Gezeigter Textauszug =>
☆ ☆ ☆ ☆ ☆ ☆ ☆

Ein großes Lebensmittelpaket befindet noch im Auto. Eine Familie aus unserer Region gab es uns mit für eine Familie in Rumänien. Zwar sind die Absender auch arbeitslos, aber sie wollten trotzdem etwas beisteuern. Nach einigem Überlegen führen uns Alexandru und Adriana aus Racastia nach Calan. Eine Frau, wohl 30 Jahre alt, öffnet nach dem Klingeln. Der Mann ist leider nicht zu Hause, er ist Prediger. In wenigen Augenblicken sind die Kinder auch zur Stelle. Acht Paar Kinderaugen staunen nun, gemeinsam mit der Mutter, was in ein solches Paket passt. Ob es Makkaroni sind, will einer der Kleinen mit seinen drei Jahren wissen und hält der Mutter eine Strumpfhose entgegen. Niemand soll denken, dass alles nur ernst zugeht, auch wenn das Leben dort nicht immer so sehr lustig ist. Schön ist es dann zu sehen, wie sich die Kinder, schon ein wenig schokoladenverschmiert, zum Abschied aufreihen. Herzlich danken sie für alles.

☆ ☆ ☆ ☆ ☆ ☆ ☆

Aufgabenstellung =>
Liste alle geografischen Eigennamen auf, die im Textauszug über das Lebensmittelpaket genannt werden.

Gesammelte Daten:
☆ ☆ ☆ ☆ ☆ ☆ ☆

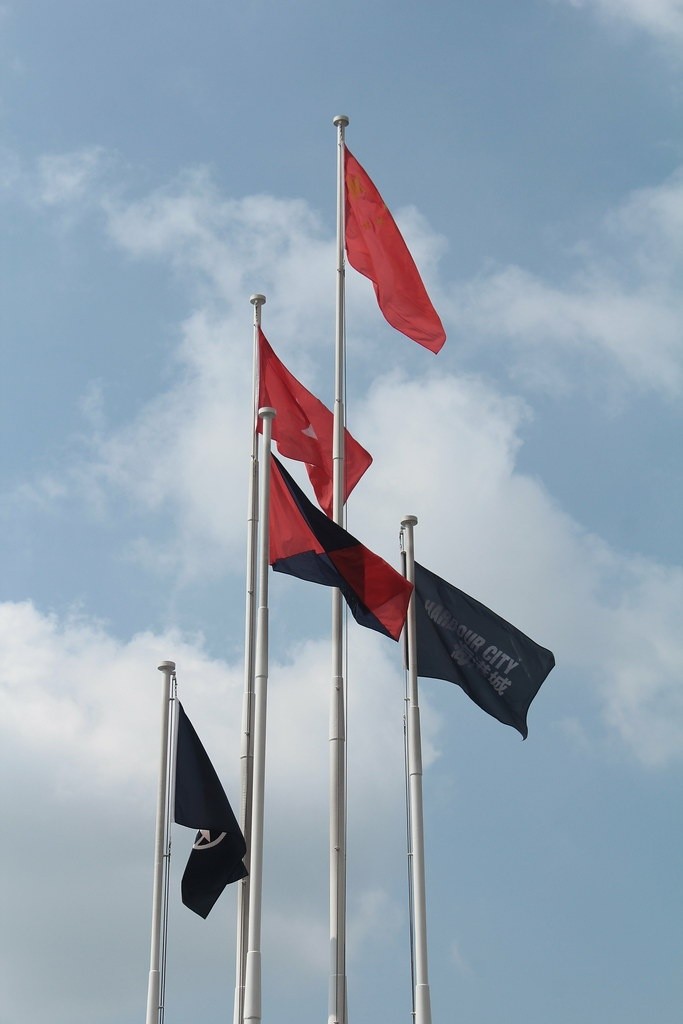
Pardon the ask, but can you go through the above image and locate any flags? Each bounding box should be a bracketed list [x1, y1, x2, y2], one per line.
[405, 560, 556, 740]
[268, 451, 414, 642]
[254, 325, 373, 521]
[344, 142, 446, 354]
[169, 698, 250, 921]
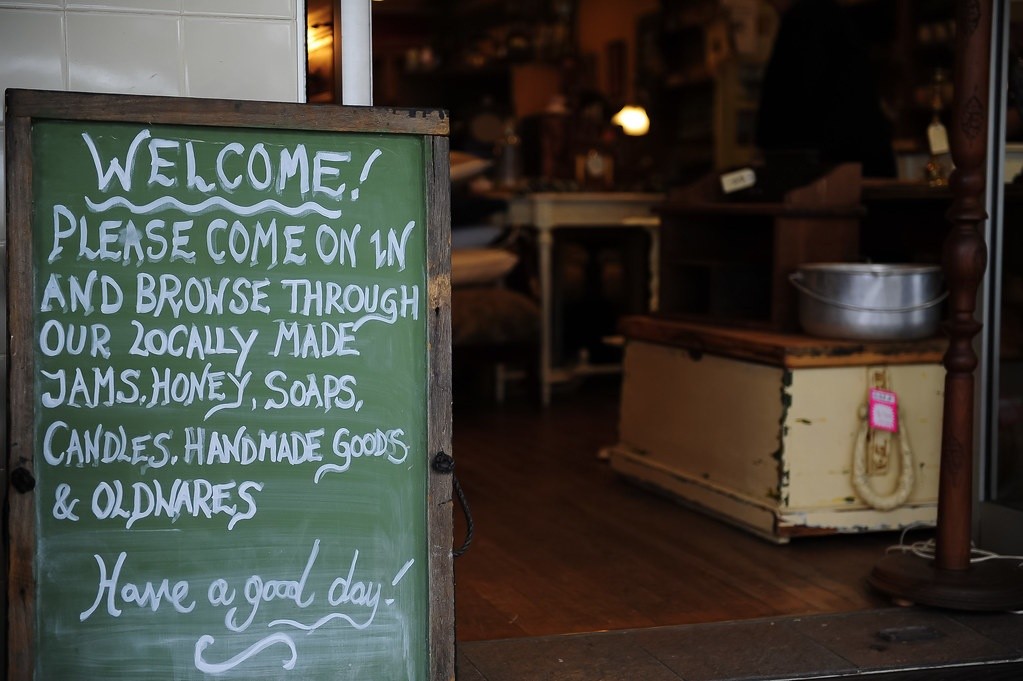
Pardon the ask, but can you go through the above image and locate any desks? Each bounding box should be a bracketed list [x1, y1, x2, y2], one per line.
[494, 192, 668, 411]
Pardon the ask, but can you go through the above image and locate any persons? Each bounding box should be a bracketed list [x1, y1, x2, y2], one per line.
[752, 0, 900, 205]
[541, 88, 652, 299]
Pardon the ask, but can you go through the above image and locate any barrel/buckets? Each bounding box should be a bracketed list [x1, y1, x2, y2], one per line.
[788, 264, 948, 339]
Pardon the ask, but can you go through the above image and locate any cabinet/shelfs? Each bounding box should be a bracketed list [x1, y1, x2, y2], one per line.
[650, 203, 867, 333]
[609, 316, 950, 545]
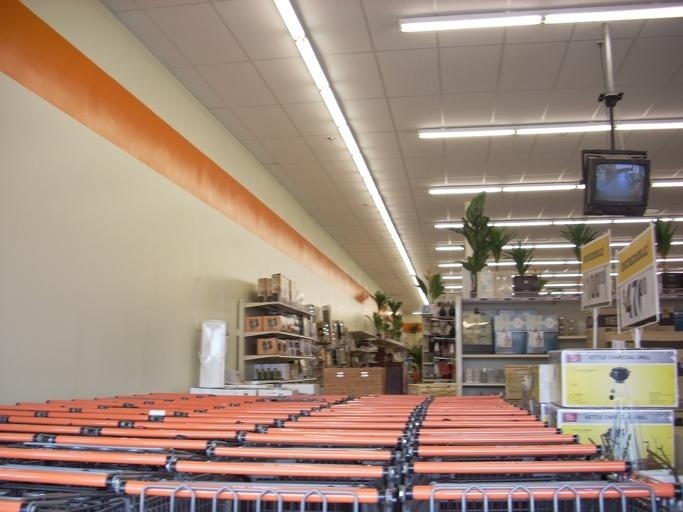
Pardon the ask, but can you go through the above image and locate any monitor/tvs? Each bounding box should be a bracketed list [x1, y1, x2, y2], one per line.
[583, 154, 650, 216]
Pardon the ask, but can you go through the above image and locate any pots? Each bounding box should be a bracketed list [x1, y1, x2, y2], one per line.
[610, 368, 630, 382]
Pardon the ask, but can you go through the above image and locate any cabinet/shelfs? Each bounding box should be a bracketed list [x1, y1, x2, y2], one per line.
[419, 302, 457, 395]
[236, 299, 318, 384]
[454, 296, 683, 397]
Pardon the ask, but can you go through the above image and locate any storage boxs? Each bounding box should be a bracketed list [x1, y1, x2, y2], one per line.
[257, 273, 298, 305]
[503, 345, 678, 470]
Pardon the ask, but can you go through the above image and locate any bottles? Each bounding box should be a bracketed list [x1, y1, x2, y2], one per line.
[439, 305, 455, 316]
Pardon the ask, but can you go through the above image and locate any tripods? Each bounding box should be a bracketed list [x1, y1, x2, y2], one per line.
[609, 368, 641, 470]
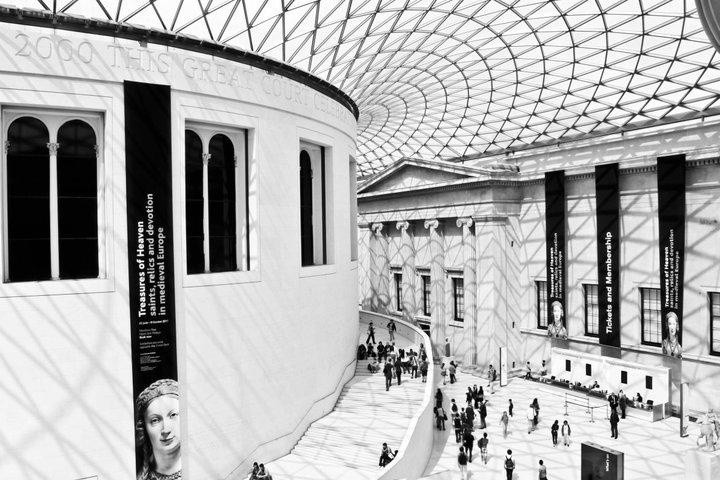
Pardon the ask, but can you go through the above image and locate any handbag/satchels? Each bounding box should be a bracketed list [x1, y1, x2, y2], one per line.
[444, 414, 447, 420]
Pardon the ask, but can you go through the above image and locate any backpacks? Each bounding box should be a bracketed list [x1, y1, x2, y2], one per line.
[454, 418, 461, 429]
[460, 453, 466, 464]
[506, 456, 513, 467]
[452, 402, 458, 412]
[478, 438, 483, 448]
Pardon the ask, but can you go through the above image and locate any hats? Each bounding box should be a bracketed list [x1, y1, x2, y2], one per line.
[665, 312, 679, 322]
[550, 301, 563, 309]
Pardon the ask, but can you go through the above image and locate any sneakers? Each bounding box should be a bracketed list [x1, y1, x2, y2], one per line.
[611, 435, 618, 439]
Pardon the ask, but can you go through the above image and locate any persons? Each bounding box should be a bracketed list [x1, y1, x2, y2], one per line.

☆ ☆ ☆ ☆ ☆ ☆ ☆

Lösung =>
Rumänien, Racastia, Calan